Another example occurs in my teaching work. A capable and intelligent listener cannot begin the practice. She has everything for this. And we are not talking about self-doubt, this is just a superficial excuse.

In practical classes, she demonstrates good skills and knowledge, asks the right questions and accurately notes deep processes. She has already filed a patent and even rented an office for work. But he doesn’t begin to consult.

To define passive aggression, I want to immediately outline the fact that it can be both a person’s habitual psychological defense and a persistent personal characteristic, an important part of the personality that determines his character and life. Therefore, you can encounter features of the described process both in yourself and in many people at different points in life.

What are the main characteristics of a passive-aggressive personality?

Before us is a rebel, a professional revolutionary, a partisan who does not give up. He's always against it. Even when it is unprofitable for him. The proverb “to spite my mother I’ll freeze my ears off” is about them.

When he enters a room (a process, a relationship, etc.) he is the first to notice shortcomings. He immediately sees that this is not the case and will not remain silent. He will say it in a sharp, ironic, caustic manner. Will pry you off. True, he will do this not directly, not personally, but in an indefinite form to a third party. For example: “Well, of course, it never occurred to anyone to ventilate the room before classes.”

You might admire his ability to see inconsistencies if it were all presented in an ethical manner. But the job of a passive-aggressive personality is not to correct shortcomings. She doesn't care about the result. She needs a process. And this process is a struggle. Not an open battle to win.
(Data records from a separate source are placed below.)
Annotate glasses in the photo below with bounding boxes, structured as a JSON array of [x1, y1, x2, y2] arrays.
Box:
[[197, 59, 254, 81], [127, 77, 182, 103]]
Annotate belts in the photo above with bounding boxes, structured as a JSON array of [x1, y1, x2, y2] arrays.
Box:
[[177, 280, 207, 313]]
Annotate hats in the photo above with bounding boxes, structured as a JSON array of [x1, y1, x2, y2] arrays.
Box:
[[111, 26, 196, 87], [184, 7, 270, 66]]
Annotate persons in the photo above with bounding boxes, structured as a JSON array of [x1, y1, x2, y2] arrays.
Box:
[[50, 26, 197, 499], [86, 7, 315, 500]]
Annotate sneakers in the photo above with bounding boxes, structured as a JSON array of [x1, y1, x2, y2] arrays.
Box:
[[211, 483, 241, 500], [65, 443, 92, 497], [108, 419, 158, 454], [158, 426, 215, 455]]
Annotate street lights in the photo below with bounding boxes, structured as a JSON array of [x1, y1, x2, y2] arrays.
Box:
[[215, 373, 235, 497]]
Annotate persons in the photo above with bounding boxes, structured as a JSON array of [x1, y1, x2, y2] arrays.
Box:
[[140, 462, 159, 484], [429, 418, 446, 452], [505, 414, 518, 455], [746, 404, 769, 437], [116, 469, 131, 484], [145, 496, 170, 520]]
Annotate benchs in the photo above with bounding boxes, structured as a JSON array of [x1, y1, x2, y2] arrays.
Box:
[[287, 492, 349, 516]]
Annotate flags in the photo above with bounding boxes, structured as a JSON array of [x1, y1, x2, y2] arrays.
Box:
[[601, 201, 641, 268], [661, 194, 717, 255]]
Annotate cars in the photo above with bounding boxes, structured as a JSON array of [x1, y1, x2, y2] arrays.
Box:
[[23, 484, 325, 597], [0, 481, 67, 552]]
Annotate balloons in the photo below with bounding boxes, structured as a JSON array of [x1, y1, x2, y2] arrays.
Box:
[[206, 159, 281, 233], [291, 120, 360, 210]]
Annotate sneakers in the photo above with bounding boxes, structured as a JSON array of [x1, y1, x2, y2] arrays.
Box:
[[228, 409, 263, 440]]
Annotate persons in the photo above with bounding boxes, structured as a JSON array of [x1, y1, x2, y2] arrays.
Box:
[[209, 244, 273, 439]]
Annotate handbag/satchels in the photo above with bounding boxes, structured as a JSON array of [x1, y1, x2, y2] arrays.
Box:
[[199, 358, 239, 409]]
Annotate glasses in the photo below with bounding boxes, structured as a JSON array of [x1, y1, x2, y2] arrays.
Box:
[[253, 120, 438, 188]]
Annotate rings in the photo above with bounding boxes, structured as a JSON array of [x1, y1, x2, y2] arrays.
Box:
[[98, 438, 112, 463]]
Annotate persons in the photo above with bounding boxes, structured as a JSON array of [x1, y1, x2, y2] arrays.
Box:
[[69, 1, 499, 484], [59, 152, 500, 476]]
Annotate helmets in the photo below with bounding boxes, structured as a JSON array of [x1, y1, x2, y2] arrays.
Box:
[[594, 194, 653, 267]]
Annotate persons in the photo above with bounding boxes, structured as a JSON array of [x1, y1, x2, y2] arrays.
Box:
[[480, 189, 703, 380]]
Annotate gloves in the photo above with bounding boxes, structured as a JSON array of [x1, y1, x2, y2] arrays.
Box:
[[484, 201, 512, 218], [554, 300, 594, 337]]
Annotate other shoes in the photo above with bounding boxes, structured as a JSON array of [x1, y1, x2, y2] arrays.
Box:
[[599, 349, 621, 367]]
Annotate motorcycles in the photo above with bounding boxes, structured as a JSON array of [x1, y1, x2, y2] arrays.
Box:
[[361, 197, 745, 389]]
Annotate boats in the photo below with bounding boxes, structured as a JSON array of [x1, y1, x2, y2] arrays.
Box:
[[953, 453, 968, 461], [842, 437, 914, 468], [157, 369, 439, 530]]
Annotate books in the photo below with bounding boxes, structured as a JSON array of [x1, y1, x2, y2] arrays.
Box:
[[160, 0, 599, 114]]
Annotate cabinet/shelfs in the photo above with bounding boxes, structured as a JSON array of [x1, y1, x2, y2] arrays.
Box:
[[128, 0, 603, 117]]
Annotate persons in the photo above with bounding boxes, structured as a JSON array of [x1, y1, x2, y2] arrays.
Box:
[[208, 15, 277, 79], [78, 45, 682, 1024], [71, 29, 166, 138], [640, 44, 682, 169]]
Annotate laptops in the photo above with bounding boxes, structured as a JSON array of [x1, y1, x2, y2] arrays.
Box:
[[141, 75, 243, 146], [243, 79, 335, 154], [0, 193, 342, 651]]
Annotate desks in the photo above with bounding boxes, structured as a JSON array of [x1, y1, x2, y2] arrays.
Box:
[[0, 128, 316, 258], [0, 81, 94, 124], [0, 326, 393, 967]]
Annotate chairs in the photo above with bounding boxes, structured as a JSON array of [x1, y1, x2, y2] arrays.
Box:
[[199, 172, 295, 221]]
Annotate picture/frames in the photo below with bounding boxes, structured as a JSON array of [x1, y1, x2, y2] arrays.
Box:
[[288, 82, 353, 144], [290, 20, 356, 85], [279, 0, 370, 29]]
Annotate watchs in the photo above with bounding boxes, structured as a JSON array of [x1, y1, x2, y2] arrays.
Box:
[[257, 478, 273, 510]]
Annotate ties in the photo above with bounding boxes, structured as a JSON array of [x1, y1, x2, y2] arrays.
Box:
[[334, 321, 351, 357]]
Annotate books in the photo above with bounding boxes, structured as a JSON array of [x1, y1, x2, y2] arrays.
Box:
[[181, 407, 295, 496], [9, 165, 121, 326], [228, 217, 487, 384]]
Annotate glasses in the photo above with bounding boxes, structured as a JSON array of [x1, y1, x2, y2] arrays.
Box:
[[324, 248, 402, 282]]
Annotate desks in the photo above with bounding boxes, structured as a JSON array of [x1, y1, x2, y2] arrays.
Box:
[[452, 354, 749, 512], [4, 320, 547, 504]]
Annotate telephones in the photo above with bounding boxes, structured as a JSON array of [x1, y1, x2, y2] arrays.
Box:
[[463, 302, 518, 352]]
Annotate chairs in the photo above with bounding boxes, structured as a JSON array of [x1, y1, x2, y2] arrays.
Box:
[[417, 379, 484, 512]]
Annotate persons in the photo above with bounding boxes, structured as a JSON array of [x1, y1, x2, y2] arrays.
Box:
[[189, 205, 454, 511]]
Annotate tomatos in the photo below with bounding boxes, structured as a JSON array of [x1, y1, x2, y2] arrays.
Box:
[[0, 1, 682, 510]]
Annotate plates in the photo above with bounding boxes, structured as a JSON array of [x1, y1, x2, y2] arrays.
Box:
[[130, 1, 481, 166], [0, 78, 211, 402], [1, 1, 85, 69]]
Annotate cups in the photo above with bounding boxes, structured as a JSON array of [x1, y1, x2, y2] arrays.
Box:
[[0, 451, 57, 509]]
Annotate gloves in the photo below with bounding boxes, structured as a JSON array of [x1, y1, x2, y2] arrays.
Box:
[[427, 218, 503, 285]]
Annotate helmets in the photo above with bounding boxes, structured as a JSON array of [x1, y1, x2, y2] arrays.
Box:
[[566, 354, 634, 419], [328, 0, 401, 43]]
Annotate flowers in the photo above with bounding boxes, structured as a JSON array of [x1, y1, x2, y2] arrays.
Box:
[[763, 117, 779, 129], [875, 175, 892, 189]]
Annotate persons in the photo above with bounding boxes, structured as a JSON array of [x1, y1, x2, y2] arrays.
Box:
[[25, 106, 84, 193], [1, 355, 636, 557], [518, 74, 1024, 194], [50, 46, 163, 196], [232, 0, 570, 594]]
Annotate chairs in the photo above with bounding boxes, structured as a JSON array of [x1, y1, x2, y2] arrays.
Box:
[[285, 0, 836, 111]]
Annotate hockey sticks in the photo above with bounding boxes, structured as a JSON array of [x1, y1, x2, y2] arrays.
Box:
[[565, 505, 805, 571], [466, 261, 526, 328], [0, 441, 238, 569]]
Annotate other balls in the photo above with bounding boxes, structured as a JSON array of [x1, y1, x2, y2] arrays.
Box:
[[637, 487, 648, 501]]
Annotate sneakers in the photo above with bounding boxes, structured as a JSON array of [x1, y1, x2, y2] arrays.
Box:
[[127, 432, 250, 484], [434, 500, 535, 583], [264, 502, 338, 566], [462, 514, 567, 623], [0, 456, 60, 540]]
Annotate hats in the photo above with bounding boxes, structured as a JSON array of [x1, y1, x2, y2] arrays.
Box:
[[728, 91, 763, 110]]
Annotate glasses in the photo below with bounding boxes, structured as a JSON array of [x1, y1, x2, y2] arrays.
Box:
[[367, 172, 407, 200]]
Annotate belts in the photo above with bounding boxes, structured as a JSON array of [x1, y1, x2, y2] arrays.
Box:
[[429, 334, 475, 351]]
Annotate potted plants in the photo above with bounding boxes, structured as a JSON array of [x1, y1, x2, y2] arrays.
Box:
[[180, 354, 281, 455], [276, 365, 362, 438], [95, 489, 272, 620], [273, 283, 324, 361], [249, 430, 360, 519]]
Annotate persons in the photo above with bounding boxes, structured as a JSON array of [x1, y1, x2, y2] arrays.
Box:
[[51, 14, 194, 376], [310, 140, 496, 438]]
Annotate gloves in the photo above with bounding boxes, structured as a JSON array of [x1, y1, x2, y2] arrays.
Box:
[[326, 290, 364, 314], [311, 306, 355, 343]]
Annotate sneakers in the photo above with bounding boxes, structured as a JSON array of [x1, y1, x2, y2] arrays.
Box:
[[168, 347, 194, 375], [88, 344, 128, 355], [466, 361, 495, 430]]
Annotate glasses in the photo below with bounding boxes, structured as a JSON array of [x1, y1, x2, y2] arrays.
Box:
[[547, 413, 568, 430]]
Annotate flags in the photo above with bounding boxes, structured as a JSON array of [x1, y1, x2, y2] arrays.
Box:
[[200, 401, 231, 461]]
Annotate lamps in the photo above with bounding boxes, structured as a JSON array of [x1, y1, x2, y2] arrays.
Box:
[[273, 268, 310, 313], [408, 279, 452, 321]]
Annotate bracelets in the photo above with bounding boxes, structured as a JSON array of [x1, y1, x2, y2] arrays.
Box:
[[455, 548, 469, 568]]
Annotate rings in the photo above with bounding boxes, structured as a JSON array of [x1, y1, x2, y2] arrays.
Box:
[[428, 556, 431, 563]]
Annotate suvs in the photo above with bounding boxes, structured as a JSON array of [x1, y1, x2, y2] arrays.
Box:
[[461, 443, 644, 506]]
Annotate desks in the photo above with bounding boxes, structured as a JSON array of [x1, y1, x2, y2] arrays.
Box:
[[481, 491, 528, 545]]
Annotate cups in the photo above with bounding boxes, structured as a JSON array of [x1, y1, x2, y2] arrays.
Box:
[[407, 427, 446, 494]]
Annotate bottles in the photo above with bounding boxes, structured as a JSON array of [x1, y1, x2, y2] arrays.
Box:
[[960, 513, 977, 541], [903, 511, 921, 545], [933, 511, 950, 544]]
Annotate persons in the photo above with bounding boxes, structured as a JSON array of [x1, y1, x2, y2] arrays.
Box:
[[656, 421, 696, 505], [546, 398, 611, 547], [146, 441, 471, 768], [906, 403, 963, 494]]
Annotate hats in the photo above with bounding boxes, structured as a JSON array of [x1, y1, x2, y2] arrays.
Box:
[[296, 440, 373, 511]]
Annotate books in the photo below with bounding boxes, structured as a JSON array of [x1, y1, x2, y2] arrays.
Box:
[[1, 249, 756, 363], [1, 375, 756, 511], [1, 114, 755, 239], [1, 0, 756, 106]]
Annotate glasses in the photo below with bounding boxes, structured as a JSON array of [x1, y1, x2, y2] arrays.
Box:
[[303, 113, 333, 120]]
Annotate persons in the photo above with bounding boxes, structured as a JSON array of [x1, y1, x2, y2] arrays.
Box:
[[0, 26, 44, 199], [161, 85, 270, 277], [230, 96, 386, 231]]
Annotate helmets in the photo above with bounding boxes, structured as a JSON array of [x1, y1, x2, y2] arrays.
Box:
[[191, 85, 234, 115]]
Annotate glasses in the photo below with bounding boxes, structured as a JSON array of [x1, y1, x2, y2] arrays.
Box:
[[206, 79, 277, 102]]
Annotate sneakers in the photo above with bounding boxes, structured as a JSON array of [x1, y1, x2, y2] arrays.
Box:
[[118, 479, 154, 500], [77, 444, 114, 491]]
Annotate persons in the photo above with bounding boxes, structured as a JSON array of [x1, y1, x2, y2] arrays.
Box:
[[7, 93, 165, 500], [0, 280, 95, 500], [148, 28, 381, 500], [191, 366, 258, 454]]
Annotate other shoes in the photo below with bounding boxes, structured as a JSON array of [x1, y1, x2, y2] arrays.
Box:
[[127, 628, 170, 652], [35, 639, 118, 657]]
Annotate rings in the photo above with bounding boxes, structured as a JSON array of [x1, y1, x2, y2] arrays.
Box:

Namely, a struggle, better hidden, but stubborn and endless.

He will fight everything and everyone. If not with anyone outside, then with yourself inside. The price doesn't matter. As I already said, the process is important, but not the result.

These are people of process, fighters on invisible fronts with invisible enemies.

In contact with them, you may be surprised at how simple things turn into insurmountable ones. How an easy step becomes impossible, and a simple action turns into an endless confusing process. You are surprised and outraged by why the task was not completed, although there were no obstacles.

Why, instead of a simple decision and action, does a person continue to ask clarifying questions that lead away from the meaning? Why, having agreed yesterday, nothing happened today.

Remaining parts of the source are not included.